In this talk, Utpal will outline how his company successfully transitioned from Oracle to Cassandra for a carrier-grade Email product, in order to achieve TCO and Reliability goals.
by Ross Mason
There has been a explosion in SaaS appications in recnt years and companies of all sizes have gotten more comfortable with storing their business data outside of the firewall. However, the mass adoption of SaaS has created an major integration challenge as companies find their data split across multiple SaaS data silos.
This session will introduce Mule iON the integration PaaS and how it changes the game for integration of SaaS applications. I will provide practical advice and demonstrations on how to unlock your data and synchronize your applications in the cloud and on premise.
by Mark S. Miller
To make secure mashups practical, we must address both the offensive code problem and the defensive code problem. The offensive code problem is familiar -- how to keep potentially hostile programs from exceeding their proper authority. The defensive code problem is how to write abstractions with rich APIs to be exposed to potential hostile code that can nevertheless robustly defend their own integrity. Mashing up mutually suspicious bodies of code requires a symmetric solution to both problems.

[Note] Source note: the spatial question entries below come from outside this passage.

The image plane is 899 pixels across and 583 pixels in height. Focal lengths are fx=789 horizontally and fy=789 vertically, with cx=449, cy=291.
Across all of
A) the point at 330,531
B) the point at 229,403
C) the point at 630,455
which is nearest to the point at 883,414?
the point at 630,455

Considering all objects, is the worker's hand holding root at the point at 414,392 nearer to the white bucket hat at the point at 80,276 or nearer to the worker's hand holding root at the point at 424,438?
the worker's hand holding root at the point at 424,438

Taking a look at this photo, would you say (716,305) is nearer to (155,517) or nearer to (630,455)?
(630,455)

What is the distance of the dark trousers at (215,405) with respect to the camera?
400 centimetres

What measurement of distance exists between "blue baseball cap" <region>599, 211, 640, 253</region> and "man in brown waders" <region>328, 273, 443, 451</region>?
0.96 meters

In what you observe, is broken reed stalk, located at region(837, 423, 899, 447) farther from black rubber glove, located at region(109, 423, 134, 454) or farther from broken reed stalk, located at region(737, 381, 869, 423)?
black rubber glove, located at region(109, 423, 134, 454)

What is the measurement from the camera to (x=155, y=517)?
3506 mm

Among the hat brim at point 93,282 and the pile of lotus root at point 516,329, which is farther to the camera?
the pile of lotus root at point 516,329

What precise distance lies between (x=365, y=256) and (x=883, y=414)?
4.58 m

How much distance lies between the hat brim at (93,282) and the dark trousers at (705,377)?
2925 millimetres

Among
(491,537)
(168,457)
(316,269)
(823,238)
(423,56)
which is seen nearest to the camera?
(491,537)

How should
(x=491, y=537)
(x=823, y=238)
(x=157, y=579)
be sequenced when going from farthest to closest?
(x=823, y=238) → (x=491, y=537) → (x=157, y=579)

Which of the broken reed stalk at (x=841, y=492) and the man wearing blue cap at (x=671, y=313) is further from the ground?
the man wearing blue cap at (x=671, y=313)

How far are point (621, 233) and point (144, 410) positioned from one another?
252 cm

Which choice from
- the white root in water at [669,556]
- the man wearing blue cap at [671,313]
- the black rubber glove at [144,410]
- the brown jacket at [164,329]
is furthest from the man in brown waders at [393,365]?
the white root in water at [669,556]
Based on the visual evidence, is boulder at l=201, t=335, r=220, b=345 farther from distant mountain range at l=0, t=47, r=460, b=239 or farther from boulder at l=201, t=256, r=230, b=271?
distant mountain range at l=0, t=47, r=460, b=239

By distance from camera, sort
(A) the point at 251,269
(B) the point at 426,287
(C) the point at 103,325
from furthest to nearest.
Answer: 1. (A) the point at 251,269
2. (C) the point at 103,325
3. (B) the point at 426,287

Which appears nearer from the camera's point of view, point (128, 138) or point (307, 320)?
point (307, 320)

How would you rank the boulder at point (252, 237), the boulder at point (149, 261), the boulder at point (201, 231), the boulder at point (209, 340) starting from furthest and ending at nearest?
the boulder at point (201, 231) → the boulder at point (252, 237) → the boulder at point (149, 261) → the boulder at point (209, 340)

Time permitting, we will also explain how expected features of the next EcmaScript standard will provide even better support for secure programming.
by Tyler Jewell
In October, Oracle announced their intention to build an enterprise public cloud for business-critical applications. This cloud will provide a Database-as-a-Service, Java-as-a-Service, and a set of sales, marketing, and collaboration applications made available in a self-service interface, elastic scalability, and monthly subscription billing model. This session will introduce the audience to the architecture and design considerations made during the design and implementation of the service. We’ll discuss the elements that went into building the datacenter, structuring the hardware and multi-tenancy model, how end users administer their services, design considerations for elasticity, and how various interoperability, identity, and security issues were addressed. This session will be ideal for those looking to understand the concerns that go into building a scalable cloud service or those looking to get a technical introduction to Oracle’s new offerings.
Agile software development, which APL users will claim has been in widespread use in the APL community since the 1970's has finally been named by the mainstream. APL is no longer alone in having data-parallel constructs or a "function-oriented" approach to programming. Many other features which were pioneered by APL implementers and users decades ago - such as (safe) dynamic typing, garbage collection, column-store databases, keyed index object stores, and "in-memory OLAP" (which made APL the curse of many a mainframe system administrator in the 1980's) have been absorbed into mainstream products.
Why then, as the APL community prepares to celebrate the 50th anniversary of Kenneth Iverson's book titled "A Programming Language" in 2012, do many APL users still claim that the main obstacle to widespread adoption of APL is that the notation is still ahead of its time? This session will offer some possible answers to this question, and also discuss the potential of APL as vehicle for putting parallel processing at the fingertips of both programmers and domain experts.